Lalu, sebagai tanggapan, ia membentuk senyuman cukup lebar seraya menggapai kedua tangan ibu tirinya guna digenggam.

"Aku punya dua berita besar, Ma."

"Ada berita buruk dan bahagia. Mama mau aku kasih tahu yang mana dulu?"

Tak bisa ditunda lagi waktu memberi tahu sang ibu tiri semua kebenaran.

"Mama tidak mau dengar kabar buruk, jika itu berkaitan dengan kamu dan Snana. Mama ingin kalian baik-baik saja."

"Kami akan berpisah, Ma."

"Berpisah?
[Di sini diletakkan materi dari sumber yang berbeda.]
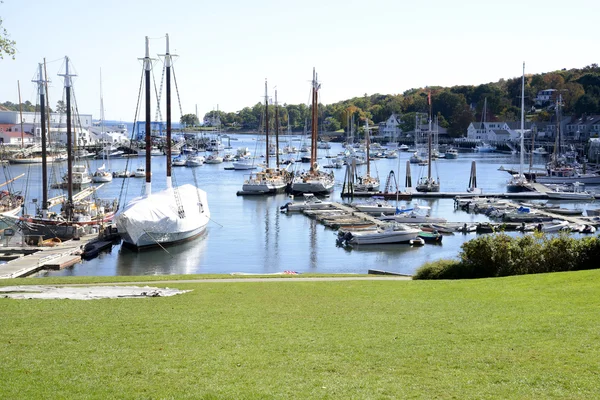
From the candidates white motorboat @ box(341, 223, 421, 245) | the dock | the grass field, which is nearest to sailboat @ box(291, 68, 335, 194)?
white motorboat @ box(341, 223, 421, 245)

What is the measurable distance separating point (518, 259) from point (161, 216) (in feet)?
91.5

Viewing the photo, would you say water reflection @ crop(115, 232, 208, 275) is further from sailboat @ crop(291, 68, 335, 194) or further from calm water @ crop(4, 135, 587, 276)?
sailboat @ crop(291, 68, 335, 194)

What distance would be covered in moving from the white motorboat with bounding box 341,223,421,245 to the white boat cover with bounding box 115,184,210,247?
11.3m

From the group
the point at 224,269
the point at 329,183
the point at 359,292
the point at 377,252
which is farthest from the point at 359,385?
the point at 329,183

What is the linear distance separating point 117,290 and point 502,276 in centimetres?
1371

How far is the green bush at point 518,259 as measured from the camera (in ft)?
90.5

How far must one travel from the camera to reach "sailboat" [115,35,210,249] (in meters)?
47.5

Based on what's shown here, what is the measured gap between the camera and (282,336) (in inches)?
640

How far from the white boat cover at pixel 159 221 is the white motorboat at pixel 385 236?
11.3 meters

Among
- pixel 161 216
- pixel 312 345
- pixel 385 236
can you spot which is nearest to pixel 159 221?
pixel 161 216

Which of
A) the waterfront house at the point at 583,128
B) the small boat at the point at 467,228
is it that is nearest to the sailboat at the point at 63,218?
the small boat at the point at 467,228

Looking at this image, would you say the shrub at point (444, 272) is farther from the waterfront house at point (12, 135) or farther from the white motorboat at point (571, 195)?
the waterfront house at point (12, 135)

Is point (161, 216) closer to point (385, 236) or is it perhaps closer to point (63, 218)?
point (63, 218)

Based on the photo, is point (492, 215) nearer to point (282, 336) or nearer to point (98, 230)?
point (98, 230)
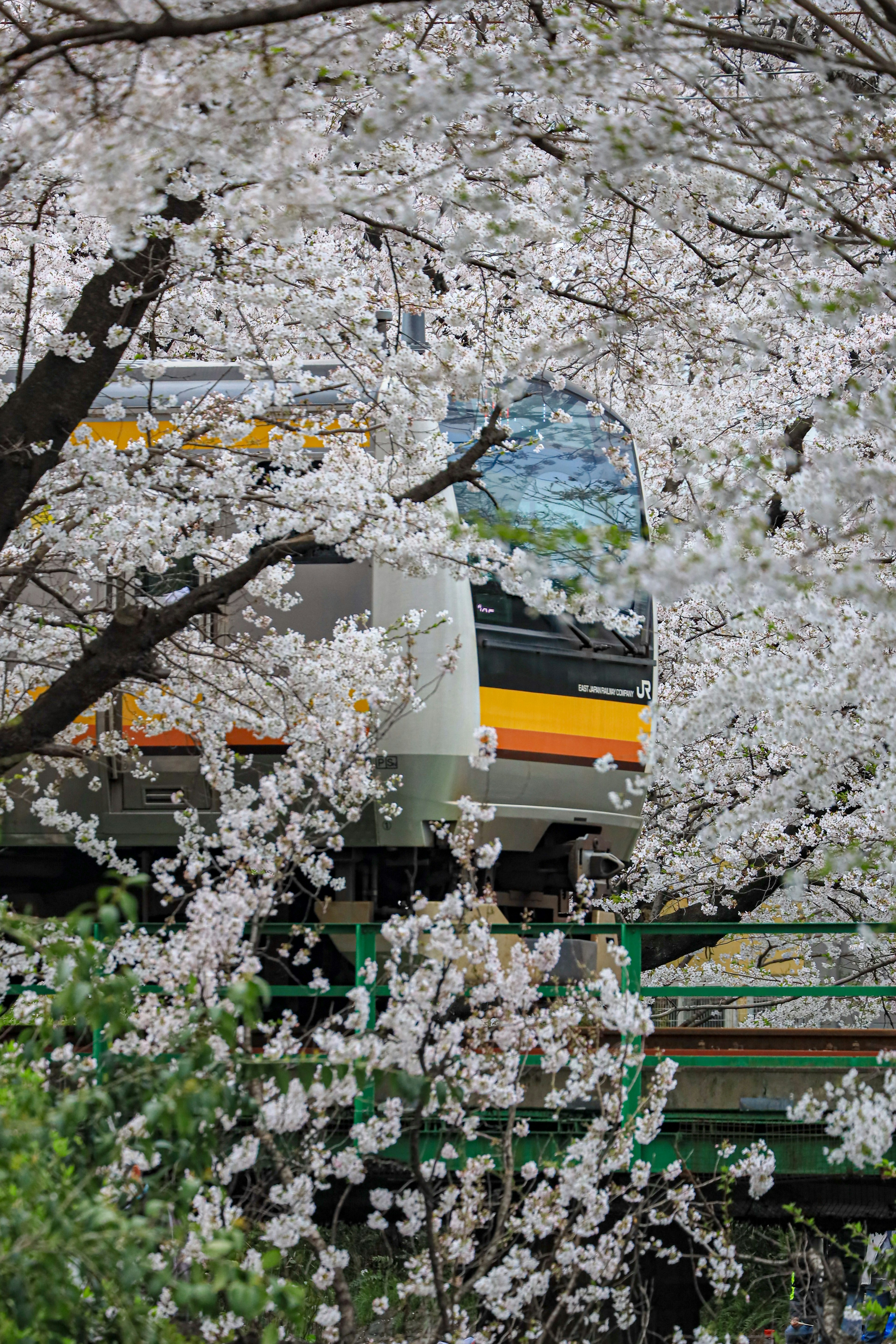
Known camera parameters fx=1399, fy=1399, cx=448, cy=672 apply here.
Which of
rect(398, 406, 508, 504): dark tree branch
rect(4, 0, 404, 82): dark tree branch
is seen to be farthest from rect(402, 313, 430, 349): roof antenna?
rect(4, 0, 404, 82): dark tree branch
Tidak, Nak. Kasihan Ashan jika kalian bercerai. Cucu Mama masih sangat kecil. Dia membutuhkan kalian."

"Aku juga ingin mempertahankan rumah tanggaku dengan Snana, Ma. Tapi dia mau kami berpisah karena tidak mencintaiku."

"Snana malah membenciku."

"Membencimu, Yusa? Apa kamu pernah melakukan kesalahan pada istrimu, Nak?"

"Snana membenciku karena dia berpikir aku sudah merebut kasih sayang Mama dari dia." Mahayusa mulai membuka tabir.

Dan sang ibu tiri seperti belum memahami dengan menunjukkan ekspresi bingung.

"Snana Jayanegara adalah putri kandung Mama. Anak kedua yang Mama lahirkan, sebelum Mama hilang ingatan."

"Putra pertama Mama, Karna Jayanegara."

Mahayusa mempererat genggaman tangan pada sang ibu tiri yang kini tampak begitu kaget dengan semua disampaikannya.

"Aku sudah menemukan anak-anak Mama setelah dua tahun aku dan Yasa mencari tahu mereka." Mahayusa menjelaskan.

"Aku sendiri tidak menyangka Snana itu putri Mama. Tapi aku lega karena bisa tahu sekarang," ungkap Mahayusa jujur.

"Aku akan bantu Mama dan anak-anak Mama bersatu lagi," janjinya mantap.

"Aku ingin Mama bisa bahagia dengan anak-anak Mama yang sudah sangat lama kangen dengan sosok Mama."

Ibu Pratiwi tak bisa berkomentar apa-apa karena air mata beliau sudah keluar deras.

Akankah hati dan juga maaf kedua darah dagingnya bisa didapatkan? Snana bilang jika ibu kandungnya begitu jahat.

Sungguhkah dirinya yang dulu berhati iblis sehingga sang putri sangat benci?